Text block
Haiku on USB flash drive?

Is there a way to install haiku or beos on a usb flash drive. I would like to play around with it at work on my breaks - heh heh. The pc I use supports booting from a usb device, so I’m assuming the BIOS would boot the flash drive like a regular “IDE” drive. Any help?

I think it’s not quite that simple. (Please do correct me if I’m wrong about any of this.)

http://axeld.blogspot.com/2005/10/cd-boot.html

While a bootable CD is faked as a floppy, it does not give access to the whole CD. Haiku needed ATAPI support and ISO9660 file system support to actually boot.

USB drives faked as IDE drives are better, in that they are not limited to the tiny size of a floppy disk, but the problem is that Haiku, IIRC, does not use the BIOS post-boot. I believe Haiku must swap the fake IDE bootup device for the actual USB device early in the boot process, and that means Haiku has got to fully support USB Mass Storage devices. It doesn’t do that yet: http://dev.haiku-os.org/ticket/1106

Eventually it will be possible. It will look great booting off USB drives, but USB flash media has a limited lifespan. If you write to the same area, like journalling filesystems do, your disk will eventually fail. BFS on flash media for -everyday use- is not a very good idea.

Raw records
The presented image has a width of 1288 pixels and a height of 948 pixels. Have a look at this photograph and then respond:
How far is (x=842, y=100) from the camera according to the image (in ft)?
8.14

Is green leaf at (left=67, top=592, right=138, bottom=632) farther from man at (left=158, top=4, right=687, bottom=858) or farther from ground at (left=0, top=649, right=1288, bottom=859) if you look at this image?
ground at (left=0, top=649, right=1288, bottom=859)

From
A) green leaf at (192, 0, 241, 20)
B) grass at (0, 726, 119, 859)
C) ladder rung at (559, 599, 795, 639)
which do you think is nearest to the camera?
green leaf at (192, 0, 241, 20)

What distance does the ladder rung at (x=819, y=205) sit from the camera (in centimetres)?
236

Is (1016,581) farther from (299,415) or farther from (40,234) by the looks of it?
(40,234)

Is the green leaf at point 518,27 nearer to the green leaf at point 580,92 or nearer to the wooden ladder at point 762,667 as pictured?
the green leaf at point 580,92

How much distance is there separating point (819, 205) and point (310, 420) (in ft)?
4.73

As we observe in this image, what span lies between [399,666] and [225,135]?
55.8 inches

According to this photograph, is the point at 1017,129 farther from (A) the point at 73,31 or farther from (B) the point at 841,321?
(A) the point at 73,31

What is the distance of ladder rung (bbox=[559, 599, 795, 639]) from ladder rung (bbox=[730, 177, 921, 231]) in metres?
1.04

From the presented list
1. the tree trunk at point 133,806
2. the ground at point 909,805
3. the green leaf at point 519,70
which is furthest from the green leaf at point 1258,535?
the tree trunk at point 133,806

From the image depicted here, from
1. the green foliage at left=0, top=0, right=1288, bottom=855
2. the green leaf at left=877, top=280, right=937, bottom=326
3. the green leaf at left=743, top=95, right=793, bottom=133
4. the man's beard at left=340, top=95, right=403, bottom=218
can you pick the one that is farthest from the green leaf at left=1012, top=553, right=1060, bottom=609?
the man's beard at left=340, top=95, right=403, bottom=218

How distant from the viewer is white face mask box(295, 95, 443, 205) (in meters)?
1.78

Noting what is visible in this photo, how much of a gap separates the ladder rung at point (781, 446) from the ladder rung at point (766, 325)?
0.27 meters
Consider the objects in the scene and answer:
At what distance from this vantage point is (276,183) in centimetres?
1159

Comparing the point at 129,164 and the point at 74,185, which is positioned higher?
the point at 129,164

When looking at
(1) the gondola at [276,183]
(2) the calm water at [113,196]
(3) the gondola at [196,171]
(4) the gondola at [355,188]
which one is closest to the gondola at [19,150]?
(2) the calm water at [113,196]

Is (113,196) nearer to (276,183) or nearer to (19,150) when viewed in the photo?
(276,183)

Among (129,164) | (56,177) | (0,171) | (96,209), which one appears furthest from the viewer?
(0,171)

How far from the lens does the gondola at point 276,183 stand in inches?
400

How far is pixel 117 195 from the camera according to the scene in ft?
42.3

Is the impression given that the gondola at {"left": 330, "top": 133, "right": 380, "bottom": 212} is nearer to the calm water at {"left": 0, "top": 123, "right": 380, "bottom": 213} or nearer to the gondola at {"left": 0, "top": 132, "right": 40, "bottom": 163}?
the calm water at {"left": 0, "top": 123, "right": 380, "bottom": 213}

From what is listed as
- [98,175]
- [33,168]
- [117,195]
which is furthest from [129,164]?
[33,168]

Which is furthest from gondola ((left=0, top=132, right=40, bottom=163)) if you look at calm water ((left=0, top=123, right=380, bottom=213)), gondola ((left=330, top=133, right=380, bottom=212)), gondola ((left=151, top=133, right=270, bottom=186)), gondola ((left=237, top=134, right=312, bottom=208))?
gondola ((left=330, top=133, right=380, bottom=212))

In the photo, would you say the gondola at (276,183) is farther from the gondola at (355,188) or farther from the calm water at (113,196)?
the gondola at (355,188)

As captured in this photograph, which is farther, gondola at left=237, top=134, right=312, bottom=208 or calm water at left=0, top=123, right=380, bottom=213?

Requirements
- 1) In the Haiku flash drive discussion, update the part between "I think it’s" and "to actually boot.", inclusive, changing "bootable CD" to "bootable DVD".
- 2) Summarize the Haiku flash drive discussion in two sentences.
- 3) Translate this sentence from the Haiku flash drive discussion into Spanish: "If you write to the same area, like journalling filesystems do, your disk will eventually fail."

Task answers
- 1)
I think it’s not quite that simple. (Please do correct me if I’m wrong about any of this.)

http://axeld.blogspot.com/2005/10/cd-boot.html

While a bootable DVD is faked as a floppy, it does not give access to the whole CD. Haiku needed ATAPI support and ISO9660 file system support to actually boot.

- 2) A poster asks whether Haiku or BeOS can be installed on a USB flash drive, since their work PC supports booting from a USB device. A reply says Haiku cannot fully support USB Mass Storage devices yet, and it warns that repeated writes to the same area of flash media, as journaling filesystems make, will eventually make the disk fail.

- 3) Si escribes en la misma zona, como hacen los sistemas de archivos con registro por diario, tu disco acabará fallando.